Patient information leaflets

Disappointed and dismayed

From Mr D. L. Coleman, FRPharmS

SIR,-I was disappointed, dismayed and decidedly apprehensive about the Law and Ethics Bulletin (PJ, March 11, p401).
Disappointed, because it is the sort of article which gives the impression that there is little understanding of the realities of practice which so often makes Lambeth look out of touch with the membership.
Dismayed, because several years on after the legal requirements were known about we are still having to work in ways which are unethical and against one set of regulations in order to comply with another set.
Straight questions have to be asked and straight answers given: how does the requirement to give a patient information leaflet at every dispensing apply to (a) monitored dosage systems, (b) single individual doses (eg, methadone), and (c) daily or weekly compliance aids?
How should pharmacists deal with emergency supply?
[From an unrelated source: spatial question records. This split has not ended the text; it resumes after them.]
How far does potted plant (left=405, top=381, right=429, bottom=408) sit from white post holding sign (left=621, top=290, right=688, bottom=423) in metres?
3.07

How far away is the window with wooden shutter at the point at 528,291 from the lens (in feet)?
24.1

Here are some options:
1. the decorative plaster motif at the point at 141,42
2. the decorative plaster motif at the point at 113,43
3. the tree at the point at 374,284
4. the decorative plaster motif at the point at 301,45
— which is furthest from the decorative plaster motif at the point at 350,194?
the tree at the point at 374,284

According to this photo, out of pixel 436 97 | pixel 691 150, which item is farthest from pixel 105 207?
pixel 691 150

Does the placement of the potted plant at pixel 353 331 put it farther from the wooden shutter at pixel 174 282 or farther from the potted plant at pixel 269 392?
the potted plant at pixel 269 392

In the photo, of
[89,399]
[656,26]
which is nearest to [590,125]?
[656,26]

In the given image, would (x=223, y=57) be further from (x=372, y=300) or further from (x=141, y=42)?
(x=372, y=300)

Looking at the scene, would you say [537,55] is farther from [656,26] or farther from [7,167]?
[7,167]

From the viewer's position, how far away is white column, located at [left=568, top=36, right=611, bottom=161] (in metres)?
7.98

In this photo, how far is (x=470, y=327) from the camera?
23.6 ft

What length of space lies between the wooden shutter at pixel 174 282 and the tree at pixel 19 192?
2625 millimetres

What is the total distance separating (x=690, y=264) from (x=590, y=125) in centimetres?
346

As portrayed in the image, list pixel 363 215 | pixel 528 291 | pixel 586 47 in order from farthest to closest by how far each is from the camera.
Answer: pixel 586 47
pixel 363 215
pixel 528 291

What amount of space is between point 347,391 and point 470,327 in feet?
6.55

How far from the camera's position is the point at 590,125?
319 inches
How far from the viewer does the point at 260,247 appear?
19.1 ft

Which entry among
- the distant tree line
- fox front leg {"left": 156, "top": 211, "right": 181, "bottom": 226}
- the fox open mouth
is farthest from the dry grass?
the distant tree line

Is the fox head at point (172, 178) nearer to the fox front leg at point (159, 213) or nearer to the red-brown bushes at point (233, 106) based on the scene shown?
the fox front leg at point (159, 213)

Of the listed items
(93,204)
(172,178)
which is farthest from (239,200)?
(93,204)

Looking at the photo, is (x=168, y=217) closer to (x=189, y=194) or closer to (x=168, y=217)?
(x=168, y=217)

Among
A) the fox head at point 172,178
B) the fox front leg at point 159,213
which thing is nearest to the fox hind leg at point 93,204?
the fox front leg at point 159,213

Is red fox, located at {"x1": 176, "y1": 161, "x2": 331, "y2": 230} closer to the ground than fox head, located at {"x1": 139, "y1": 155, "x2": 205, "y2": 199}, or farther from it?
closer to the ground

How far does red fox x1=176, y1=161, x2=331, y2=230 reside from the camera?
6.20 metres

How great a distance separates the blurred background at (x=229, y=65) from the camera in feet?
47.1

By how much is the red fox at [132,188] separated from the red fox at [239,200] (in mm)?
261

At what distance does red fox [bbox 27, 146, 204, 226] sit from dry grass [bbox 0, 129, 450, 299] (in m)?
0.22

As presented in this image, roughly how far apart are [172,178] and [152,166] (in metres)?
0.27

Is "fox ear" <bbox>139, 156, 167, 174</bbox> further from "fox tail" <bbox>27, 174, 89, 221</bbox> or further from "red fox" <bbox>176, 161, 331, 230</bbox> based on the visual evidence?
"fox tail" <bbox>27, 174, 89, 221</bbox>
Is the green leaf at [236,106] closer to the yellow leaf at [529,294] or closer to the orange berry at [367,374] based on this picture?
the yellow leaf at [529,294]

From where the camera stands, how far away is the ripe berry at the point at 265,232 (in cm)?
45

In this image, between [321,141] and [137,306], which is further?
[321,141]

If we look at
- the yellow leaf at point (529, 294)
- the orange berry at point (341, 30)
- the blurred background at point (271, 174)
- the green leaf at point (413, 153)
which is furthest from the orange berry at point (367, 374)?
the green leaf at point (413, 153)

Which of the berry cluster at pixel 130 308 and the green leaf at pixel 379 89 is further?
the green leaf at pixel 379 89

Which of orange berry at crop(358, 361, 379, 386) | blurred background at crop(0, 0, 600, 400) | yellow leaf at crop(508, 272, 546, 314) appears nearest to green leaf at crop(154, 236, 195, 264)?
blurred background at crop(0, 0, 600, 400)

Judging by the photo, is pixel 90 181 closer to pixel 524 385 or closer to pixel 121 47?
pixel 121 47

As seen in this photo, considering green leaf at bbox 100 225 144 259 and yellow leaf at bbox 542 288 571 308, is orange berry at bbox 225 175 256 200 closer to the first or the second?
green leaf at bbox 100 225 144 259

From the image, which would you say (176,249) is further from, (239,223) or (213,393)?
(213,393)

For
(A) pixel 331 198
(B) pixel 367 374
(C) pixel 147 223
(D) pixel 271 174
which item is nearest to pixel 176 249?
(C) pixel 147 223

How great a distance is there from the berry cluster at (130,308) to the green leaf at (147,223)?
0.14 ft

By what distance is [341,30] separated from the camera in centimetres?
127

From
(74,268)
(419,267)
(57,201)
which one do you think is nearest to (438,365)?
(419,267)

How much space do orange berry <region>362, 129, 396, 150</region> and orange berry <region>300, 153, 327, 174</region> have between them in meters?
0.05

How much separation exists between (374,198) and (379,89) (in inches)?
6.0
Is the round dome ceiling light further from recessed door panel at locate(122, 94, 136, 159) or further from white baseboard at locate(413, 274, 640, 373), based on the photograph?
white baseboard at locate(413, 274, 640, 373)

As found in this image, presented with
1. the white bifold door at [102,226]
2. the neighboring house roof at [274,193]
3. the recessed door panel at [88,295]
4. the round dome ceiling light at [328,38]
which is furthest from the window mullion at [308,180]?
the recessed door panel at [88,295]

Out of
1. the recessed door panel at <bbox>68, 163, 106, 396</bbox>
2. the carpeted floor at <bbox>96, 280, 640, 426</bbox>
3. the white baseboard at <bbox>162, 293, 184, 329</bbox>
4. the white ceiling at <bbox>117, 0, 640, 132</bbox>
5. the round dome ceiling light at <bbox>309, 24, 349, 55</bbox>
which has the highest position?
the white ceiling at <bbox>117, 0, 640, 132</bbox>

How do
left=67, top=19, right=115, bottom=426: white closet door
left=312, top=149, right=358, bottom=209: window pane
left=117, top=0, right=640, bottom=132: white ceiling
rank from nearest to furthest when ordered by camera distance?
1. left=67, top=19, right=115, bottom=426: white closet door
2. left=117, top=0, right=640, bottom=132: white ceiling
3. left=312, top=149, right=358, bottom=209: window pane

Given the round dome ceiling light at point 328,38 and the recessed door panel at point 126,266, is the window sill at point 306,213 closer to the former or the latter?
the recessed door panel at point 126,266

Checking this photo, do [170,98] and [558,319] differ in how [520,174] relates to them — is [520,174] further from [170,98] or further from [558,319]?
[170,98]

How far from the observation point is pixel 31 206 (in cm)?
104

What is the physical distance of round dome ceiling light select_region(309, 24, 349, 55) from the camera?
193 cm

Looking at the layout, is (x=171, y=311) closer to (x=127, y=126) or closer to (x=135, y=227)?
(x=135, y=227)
Is an original pack now acceptable whatever the quantity in order that a leaflet is included? Is it legal to photocopy leaflets or are they copyright? If a pharmacist has a stock of leaflets how will he know to which batch they refer? Can a "generic" leaflet be used irrespective of manufacturer? Can it ever be right to refuse to dispense a prescription on the ground that no leaflet is available? Is this a legal question or an ethical one?
And my apprehensions? I fear that pharmacists will be forced to dispense defensively, turning away prescriptions for which they have no leaflets or where the prescriber has failed to prescribe an original pack. I fear, too, that the Society may be unable to defend a pharmacist who dispensed medicines required by a patient but was unable to supply a leaflet where a subsequent complaint was made.
The issue of patient packs and patient leaflets remains totally unacceptable. Cutting off odd tablets cannot be right, yet we are forced to do it.
The Society, from both a law and practice perspective, must say to the Government: "Your regulations are contradictory and unworkable. Sort out the patient pack problems and, until you do so, the Society will back pharmacists when they do their best to get appropriate medication to patients even if no leaflet is available."
The problem of leaflets and patient packs has gone on for far too long. We must not let individual pharmacists be the scapegoats for the Government's incompetence.

David Coleman
Stalham, Norfolk

Mr STEVEN LUTENER (head of pharmacy law, professional standards directorate, Royal Pharmaceutical Society) states: The Law and Ethics Bulletin was published after it was drawn to the attention of the Society's Hospital Pharmacists Group committee that a complaint about a failure to supply a leaflet, made against a hospital pharmacist, was being investigated by the Medicines Control Agency.
The Society is not able to defend a pharmacist who fails to comply with the regulations, if another enforcement body decides to take action, nor can it defend a pharmacist against a claim for damages if harm results from a pharmacist's failure.
The Society is, though, and has been for some time, working with the industry, the Department of Health and others to try to find a practicable way to comply with the regulations.